On Mon, Mar 25, 2019 at 10:45 AM Brice Goglin <Brice.Goglin@xxxxxxxx> wrote:
>
> Le 25/03/2019 Ã 17:56, Dan Williams a Ãcrit :
> >
> > I'm generally against the concept that a "pmem" or "type" flag should
> > indicate anything about the expected performance of the address range.
> > The kernel should explicitly look to the HMAT for performance data and
> > not otherwise make type-based performance assumptions.
>
>
> Oh sorry, I didn't mean to have the kernel use such a flag to decide of
> placement, but rather to expose more information to userspace to clarify
> what all these nodes are about when userspace will decide where to
> allocate things.

I understand, but I'm concerned about the risk of userspace developing
vendor-specific, or generation-specific policies around a coarse type
identifier. I think the lack of type specificity is a feature rather
than a gap, because it requires userspace to consider deeper
information.

Perhaps "path" might be a suitable replacement identifier rather than
type. I.e. memory that originates from an ACPI.NFIT root device is
likely "pmem".

> I understand that current NVDIMM-F are not slower than DDR and HMAT
> would better describe this than a flag. But I have seen so many buggy or
> dummy SLIT tables in the past that I wonder if we can expect HMAT to be
> widely available (and correct).

That's always a fear that the platform BIOS will try to game OS
behavior. However, that was the reason that HMAT was defined to
indicate actual performance values rather than relative. It is
hopefully harder to game than the relative SLIT values, but I'l grant
you it's now impossible.

> Is there a safe fallback in case of missing or buggy HMAT? For instance,
> is DDR supposed to be listed before NVDIMM (or HBM) in SRAT?

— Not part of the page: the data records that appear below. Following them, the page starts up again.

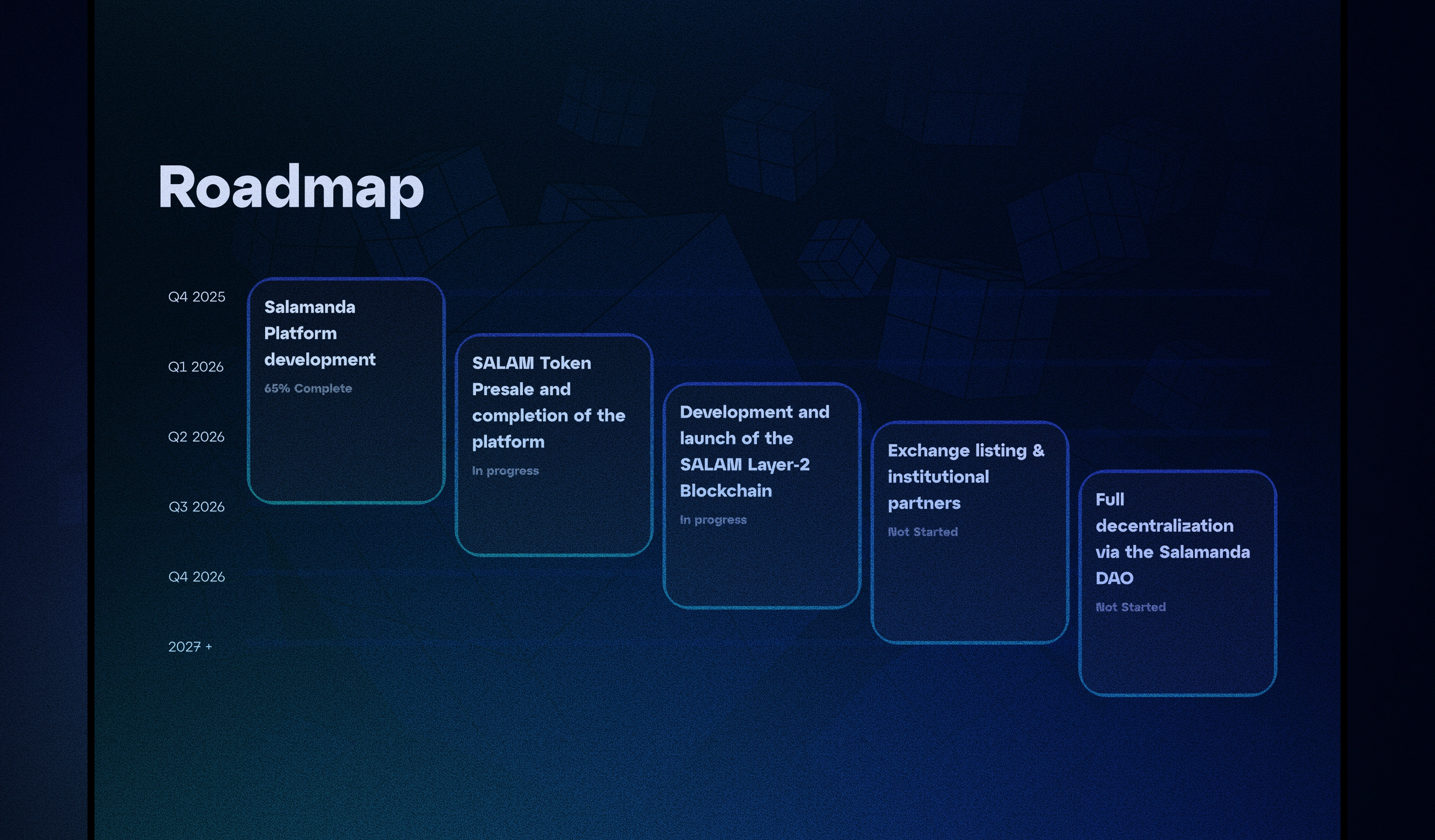 Roadmap

Q4 2025

Q1 2026

Q2 2026

Q3 2026

Q4 2026

2027 +

Salamanda Platform development
65% Complete

SALAM Token Presale and completion of the platform
In progress

Development and launch of the SALAM Layer-2 Blockchain
In progress

Exchange listing & institutional partners
Not Started

Full decentralization via the Salamanda DAO
Not Started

One fallback might be to make some of these sysfs attributes writable
so userspace can correct the situation, but I'm otherwise unclear of
what you mean by "safe". If a platform has hard dependencies on
correctly enumerating memory performance capabilities then there's not
much the kernel can do if the HMAT is botched. I would expect the
general case is that the performance capabilities are a soft
dependency. but things still work if the data is wrong.